Emailing faculty prior to application serves many purposes. You will be working closely under your chosen principal investigator (PI, a lab’s lead faculty) for several years, so it is important to make sure your potential mentor is a good fit for you and your goals. Communication with a potential mentor prior to applying to the program allows you to introduce yourself and your background. By emailing faculty, you can confirm that they are accepting new students and learn about the lab’s ongoing projects. In some cases, a PI may discuss developing an independent research project that is not reflected on their laboratory website.

How should I structure the email?

Your email should begin with a subject line making it clear why you are reaching out. Our faculty have an automatic flag for the subject line “[Inquiry] Potential graduate student,” although variations are of course accepted.

As for the content of the email, you should seek to accomplish the following: 1) an introduction of yourself and your study/work history, 2) determine if the PI is accepting new lab members, and 3) convey why you are interested in the lab’s work and why you think you are a good fit. An example email can be found below: 

Good afternoon Dr. [X], 

My name is [Name] and I am reaching out to discuss applying to the University of Miami’s Biology [Ph.D./M.S.] program. I received my B[X] degree from [Institution] in 20[XX] and am very interested in continuing my education at UM. I found your lab’s research on anthropogenic changes to tropical forests to be very interesting, especially your recent paper on leaf temperatures and photosynthentic heat tolerance. During my undergraduate studies, I conducted habitat loss research in Dr. [X]’s lab and think my background and experience mesh well with your lab mission.

I was hoping to first confirm that you are accepting new graduate students to your lab and if so, that we could discuss my potential application to UM’s program? Any advice or suggestions you have would be much appreciated. I have attached my CV for your reference.

Thank you for your time,


Should I discuss my background/identity?

If you're a member of a group typically underrepresented in STEM/academia, you are welcome to share that information if you are comfortable. The Department of Biology is dedicated to recruiting and supporting a graduate population to reflect our diverse undergraduate student body. Discussing your identity is not required, but there are funding opportunities such as the McKnight and Ford fellowships that you may be eligible for that your potential faculty member can help you navigate.

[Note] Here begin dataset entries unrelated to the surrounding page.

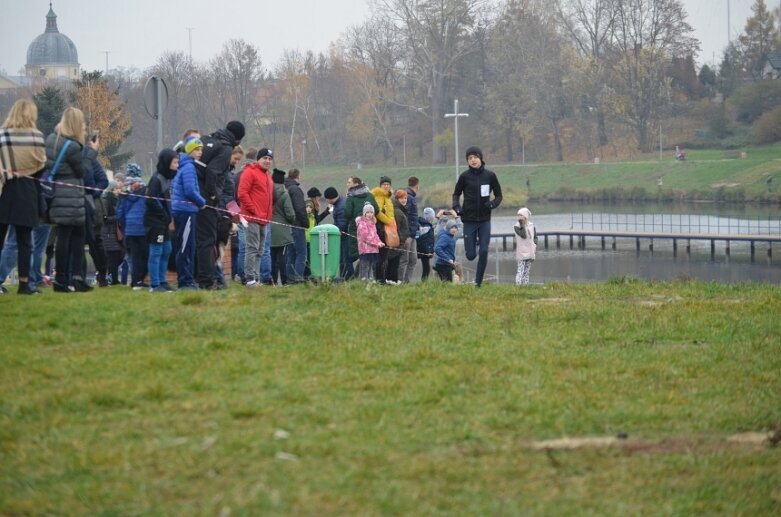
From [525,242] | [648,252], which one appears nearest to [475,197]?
[525,242]

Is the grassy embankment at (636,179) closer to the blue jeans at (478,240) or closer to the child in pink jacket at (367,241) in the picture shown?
the child in pink jacket at (367,241)

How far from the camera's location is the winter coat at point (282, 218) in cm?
1881

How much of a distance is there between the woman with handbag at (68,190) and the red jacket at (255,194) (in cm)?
321

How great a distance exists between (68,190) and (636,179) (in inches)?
3151

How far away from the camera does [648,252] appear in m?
58.8

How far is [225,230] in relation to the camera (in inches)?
623

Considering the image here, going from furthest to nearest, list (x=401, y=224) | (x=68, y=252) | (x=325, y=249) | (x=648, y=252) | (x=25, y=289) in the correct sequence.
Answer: (x=648, y=252)
(x=401, y=224)
(x=325, y=249)
(x=68, y=252)
(x=25, y=289)

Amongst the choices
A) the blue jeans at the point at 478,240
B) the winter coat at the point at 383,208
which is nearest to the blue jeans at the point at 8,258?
the blue jeans at the point at 478,240

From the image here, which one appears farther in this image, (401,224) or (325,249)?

What response can I expect to my email?

There is a range of responses you can expect from faculty, but most importantly you SHOULD expect one. If you don’t receive one within two weeks, please feel free to send a follow-up email. If there is no response at that point, you are still welcome to apply to the program, though you may want to consider reaching out to other potential mentors. 

The faculty member may simply confirm whether they are or aren’t taking new graduate students. They may want to communicate with you further, potentially by email or phone. It is also possible they will tell you that you aren’t a good fit for their lab’s projects so you can adjust your application plans accordingly.